Records from a spatial question set:
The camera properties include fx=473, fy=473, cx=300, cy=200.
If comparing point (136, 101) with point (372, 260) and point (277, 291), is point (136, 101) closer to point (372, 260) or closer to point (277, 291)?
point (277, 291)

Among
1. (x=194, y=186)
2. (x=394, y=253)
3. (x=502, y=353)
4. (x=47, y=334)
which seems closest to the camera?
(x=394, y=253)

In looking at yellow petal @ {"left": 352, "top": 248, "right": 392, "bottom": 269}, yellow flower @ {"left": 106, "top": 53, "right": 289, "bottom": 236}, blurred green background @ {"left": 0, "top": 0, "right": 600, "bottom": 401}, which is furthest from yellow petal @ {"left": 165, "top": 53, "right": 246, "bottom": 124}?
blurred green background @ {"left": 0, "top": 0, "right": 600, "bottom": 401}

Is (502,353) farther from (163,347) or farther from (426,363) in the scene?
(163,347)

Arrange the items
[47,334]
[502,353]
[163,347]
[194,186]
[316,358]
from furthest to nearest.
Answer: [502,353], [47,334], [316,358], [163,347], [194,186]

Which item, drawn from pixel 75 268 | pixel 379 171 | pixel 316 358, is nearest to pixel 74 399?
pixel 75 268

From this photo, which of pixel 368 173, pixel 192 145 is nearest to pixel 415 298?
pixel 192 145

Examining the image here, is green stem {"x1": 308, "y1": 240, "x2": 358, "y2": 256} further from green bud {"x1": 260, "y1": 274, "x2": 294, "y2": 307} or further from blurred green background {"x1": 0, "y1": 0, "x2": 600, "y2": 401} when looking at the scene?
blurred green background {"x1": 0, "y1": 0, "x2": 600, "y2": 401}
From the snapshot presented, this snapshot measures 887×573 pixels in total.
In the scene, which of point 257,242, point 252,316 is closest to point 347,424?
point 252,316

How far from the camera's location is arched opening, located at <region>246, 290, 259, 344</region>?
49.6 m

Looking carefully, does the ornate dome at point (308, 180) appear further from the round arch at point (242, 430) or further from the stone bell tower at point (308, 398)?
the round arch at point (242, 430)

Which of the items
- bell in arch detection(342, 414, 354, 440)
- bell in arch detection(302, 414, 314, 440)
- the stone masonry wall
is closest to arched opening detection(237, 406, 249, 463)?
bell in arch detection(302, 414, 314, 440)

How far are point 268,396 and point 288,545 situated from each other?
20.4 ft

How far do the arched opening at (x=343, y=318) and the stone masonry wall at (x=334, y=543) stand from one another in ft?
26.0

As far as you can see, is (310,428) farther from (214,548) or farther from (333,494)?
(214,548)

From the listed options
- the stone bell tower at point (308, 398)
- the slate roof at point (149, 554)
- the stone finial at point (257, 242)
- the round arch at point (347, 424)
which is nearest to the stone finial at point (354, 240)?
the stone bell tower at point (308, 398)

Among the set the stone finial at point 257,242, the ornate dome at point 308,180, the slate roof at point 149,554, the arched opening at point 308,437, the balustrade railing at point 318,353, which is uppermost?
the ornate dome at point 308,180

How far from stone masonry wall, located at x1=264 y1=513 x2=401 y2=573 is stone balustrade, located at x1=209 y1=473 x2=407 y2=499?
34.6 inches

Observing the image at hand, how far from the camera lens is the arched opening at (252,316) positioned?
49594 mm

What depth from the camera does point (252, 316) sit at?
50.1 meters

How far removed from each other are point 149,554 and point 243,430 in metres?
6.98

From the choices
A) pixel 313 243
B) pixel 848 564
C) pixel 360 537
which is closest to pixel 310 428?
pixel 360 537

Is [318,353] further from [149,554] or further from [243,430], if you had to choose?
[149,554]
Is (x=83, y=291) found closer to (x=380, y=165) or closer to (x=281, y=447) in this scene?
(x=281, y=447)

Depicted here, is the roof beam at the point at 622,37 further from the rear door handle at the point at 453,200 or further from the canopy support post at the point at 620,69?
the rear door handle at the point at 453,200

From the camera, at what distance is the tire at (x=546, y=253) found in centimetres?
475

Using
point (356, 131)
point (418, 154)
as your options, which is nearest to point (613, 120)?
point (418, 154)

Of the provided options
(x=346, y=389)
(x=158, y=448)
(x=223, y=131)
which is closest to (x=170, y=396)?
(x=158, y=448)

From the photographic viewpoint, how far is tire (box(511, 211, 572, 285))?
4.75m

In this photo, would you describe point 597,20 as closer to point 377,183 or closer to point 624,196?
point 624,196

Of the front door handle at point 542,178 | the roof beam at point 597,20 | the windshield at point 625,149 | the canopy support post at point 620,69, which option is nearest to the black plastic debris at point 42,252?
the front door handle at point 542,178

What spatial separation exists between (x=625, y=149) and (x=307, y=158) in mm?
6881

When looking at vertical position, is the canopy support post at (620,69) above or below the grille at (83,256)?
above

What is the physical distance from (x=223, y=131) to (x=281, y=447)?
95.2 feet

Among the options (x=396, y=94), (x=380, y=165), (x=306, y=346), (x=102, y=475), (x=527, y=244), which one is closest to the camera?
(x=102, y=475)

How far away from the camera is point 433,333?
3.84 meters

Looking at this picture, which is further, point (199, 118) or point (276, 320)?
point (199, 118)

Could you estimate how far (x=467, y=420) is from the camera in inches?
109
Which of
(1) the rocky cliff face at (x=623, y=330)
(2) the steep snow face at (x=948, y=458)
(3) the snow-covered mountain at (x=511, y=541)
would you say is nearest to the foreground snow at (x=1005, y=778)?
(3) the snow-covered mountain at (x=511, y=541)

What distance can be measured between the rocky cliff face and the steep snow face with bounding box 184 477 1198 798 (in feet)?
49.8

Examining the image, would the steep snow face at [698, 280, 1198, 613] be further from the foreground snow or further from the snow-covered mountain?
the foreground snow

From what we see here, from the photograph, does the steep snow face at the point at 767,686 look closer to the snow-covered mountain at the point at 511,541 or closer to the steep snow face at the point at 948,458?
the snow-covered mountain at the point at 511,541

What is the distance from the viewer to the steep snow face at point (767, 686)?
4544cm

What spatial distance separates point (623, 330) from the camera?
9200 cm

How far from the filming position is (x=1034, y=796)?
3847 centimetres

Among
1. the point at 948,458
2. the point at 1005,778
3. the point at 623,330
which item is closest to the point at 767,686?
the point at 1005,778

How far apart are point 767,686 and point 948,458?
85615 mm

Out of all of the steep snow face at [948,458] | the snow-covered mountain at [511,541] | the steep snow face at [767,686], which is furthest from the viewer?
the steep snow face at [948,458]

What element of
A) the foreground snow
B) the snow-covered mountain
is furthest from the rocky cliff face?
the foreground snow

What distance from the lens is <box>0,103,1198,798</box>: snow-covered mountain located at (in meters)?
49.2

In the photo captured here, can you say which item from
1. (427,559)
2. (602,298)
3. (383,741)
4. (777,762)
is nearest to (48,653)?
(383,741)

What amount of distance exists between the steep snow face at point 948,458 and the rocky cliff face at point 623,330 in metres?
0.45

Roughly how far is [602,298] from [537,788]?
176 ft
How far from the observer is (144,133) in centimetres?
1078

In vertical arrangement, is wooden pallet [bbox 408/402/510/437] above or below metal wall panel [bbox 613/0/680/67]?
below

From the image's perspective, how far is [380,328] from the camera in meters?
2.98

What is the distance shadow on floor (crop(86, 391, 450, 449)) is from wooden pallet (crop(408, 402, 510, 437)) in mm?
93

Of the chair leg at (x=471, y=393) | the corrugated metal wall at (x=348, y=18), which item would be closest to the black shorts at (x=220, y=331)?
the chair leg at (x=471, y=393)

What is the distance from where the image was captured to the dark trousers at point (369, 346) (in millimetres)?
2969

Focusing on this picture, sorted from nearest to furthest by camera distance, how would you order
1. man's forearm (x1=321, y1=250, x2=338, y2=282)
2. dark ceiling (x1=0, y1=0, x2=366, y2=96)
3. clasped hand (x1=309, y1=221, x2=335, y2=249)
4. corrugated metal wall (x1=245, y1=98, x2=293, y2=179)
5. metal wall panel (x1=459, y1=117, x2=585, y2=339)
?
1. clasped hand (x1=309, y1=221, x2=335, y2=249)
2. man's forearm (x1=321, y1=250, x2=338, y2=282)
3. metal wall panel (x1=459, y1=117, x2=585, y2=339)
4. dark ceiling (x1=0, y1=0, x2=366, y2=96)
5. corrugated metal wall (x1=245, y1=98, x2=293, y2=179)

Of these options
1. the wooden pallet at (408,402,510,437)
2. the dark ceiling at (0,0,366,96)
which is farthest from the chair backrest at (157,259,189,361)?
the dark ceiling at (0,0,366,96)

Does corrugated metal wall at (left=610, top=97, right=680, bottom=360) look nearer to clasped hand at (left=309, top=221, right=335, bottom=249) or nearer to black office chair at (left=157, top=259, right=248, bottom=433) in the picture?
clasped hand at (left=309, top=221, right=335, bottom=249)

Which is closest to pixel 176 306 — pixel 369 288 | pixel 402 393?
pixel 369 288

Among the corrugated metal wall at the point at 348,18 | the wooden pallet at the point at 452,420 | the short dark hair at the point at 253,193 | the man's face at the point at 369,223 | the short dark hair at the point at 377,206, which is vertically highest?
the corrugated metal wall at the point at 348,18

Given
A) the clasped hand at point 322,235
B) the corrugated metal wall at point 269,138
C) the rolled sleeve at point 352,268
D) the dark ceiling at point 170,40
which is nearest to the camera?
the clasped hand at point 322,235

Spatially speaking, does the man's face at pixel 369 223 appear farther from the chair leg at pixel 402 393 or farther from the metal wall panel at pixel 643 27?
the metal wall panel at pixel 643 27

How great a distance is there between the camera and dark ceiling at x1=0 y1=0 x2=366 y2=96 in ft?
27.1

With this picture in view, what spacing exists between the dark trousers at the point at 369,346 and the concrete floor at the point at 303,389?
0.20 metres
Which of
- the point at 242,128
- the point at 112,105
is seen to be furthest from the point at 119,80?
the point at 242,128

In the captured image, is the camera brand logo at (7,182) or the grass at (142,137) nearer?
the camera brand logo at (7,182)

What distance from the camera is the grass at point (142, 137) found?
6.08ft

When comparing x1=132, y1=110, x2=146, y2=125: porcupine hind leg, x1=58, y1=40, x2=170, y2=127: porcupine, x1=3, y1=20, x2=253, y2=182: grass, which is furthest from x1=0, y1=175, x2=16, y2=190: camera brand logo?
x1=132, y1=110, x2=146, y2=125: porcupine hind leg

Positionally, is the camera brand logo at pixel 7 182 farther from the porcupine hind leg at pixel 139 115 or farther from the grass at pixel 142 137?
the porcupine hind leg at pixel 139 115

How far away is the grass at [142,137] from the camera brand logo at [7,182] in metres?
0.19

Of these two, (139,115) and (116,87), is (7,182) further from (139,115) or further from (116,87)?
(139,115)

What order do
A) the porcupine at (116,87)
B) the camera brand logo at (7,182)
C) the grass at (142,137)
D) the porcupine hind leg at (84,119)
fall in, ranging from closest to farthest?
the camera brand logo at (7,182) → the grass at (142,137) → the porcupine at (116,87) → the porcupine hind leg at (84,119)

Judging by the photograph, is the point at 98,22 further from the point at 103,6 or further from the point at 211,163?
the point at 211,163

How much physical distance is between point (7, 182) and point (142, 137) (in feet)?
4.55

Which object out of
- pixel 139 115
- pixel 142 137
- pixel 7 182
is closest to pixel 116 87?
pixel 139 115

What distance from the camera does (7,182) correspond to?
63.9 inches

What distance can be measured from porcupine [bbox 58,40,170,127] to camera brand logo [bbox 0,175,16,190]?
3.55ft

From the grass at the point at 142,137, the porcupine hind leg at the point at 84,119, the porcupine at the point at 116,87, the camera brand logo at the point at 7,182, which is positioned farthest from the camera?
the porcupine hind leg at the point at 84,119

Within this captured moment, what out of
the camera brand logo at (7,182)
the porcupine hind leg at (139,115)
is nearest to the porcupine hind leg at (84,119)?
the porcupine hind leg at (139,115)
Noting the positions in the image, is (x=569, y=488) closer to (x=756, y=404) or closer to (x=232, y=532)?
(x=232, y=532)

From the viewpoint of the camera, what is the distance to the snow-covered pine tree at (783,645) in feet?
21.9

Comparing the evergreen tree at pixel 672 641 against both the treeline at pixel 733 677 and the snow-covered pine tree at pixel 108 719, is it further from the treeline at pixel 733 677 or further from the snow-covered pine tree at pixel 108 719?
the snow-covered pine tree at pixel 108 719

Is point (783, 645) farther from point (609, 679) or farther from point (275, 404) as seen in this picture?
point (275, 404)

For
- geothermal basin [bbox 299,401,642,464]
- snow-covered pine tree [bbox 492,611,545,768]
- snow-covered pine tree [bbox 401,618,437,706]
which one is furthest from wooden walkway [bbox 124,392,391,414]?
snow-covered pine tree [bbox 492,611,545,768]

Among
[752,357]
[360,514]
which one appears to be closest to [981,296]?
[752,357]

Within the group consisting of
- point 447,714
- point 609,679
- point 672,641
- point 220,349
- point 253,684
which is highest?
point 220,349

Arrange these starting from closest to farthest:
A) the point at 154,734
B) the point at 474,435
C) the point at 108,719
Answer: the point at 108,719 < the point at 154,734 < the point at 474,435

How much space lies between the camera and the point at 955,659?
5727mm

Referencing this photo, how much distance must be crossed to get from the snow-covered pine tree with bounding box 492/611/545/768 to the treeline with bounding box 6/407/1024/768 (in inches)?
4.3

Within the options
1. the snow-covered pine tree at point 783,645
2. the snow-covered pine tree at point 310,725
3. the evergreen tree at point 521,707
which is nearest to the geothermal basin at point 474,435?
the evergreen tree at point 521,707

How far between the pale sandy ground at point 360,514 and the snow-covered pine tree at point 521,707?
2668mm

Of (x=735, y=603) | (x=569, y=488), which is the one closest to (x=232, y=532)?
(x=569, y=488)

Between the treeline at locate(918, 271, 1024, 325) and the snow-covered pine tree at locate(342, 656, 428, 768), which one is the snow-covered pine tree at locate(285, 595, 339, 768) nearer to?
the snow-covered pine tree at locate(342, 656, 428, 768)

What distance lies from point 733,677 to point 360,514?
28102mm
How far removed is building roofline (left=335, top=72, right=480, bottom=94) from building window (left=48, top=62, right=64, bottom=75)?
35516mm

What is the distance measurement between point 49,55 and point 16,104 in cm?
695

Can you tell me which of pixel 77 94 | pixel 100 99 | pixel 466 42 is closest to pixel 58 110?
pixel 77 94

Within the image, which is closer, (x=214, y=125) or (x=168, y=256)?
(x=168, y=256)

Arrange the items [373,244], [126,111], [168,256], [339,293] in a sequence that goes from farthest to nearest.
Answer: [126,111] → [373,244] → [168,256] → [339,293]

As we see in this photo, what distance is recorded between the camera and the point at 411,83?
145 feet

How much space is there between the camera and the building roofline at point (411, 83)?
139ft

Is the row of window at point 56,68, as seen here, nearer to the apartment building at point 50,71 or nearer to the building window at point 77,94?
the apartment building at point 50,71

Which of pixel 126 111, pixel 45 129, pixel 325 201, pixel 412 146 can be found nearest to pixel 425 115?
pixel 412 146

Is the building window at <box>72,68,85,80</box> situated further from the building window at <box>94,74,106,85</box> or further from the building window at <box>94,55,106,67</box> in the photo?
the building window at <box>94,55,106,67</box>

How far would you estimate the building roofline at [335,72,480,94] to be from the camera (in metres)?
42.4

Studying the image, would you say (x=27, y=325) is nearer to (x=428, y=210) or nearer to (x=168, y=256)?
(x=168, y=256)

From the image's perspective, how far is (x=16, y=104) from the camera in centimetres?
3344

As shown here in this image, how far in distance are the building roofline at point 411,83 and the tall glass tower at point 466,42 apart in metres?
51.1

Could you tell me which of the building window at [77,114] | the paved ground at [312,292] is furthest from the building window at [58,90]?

GIVEN REQUEST. Rewrite everything from the line containing "How far do the" down to the line containing "50.1 meters", swapping "arched opening" for "archway" and leaving the rest unchanged.

OUTPUT OF THE EXERCISE.
How far do the archway at (x=343, y=318) and the stone masonry wall at (x=334, y=543) stand from one another in ft?
26.0

As far as you can see, is (310,428) farther from (214,548) or farther from (333,494)?
(214,548)

From the listed options
- the stone bell tower at point (308, 398)
- the slate roof at point (149, 554)
- the stone finial at point (257, 242)
- the round arch at point (347, 424)
which is nearest to the stone finial at point (354, 240)?
the stone bell tower at point (308, 398)

Among the set the stone finial at point 257,242, the ornate dome at point 308,180, the slate roof at point 149,554, the archway at point 308,437, the balustrade railing at point 318,353, which is uppermost?
the ornate dome at point 308,180

How far from stone masonry wall, located at x1=264 y1=513 x2=401 y2=573 is stone balustrade, located at x1=209 y1=473 x2=407 y2=499?
34.6 inches

Observing the image at hand, how far from the camera lens is the archway at (252,316) positioned?
49594 mm

What depth from the camera does point (252, 316) sit at?
50.1 meters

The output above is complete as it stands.